Florida Gov. Charlie Crist has appointed Thomas W. Arnold as secretary of the Agency for Health Care Administration, which oversees the state's $18 billion Medicaid program. Arnold, 60, who had been serving as AHCA's chief of staff since 2008, replaces Holly Benson, who resigned. Arnold has spent his career in public health administration. He was the state Medicaid director with AHCA from 2004 to 2007. He also served in the Florida Department of Health as deputy state health officer in 2008, deputy secretary from 2003 to 2004 and director of administration from 1998 to 2003.
John Tooker, MD, has announced that he will step down as executive vice president/CEO of the American College of Physicians, the nation's largest medical specialty organization and the second-largest physician group. ACP's Board of Regents will form a search committee to select a replacement for Tooker, a process that is anticipated to take approximately six to 12 months. After serving as deputy executive vice president and COO of the organization since 1995, Tooker became EVP and CEO on July 1, 2002. During his tenure, ACP's membership increased by more than 12%.

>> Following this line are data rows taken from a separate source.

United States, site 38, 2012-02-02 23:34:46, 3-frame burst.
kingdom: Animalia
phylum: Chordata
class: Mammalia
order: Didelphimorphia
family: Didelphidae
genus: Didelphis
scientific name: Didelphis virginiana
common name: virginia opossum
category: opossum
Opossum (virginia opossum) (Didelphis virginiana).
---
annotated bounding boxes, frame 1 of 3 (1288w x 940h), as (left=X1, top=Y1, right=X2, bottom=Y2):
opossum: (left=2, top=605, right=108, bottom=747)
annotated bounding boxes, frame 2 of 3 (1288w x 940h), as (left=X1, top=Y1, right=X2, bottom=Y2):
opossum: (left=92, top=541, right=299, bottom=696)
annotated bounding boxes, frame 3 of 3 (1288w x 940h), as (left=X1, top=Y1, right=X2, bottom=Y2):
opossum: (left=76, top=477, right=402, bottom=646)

Healthcare investment bank Cain Brothers & Company has named Robert J. Fraiman, Jr., 51, president/CEO, effective Jan. 1, 2010. The bank's founder, James E. Cain, will continue on the firm's executive committee and remain engaged with clients and in business outreach. Founder Dan Cain will remain chairman of the board and will also remain engaged with clients. The bank also named Jill Frew as managing director.
Tony Armada, president/CEO of Henry Ford Hospital and Health Network, is resigning Nov. 20 to become president of Advocate Lutheran General Hospital in Park Ridge, IL. Advocate Lutheran General Hospital, a 492-bed hospital, is part of 11-hospital Advocate Health Care. At Henry Ford, Armada oversaw an 802-bed hospital and a network of 27 medical centers.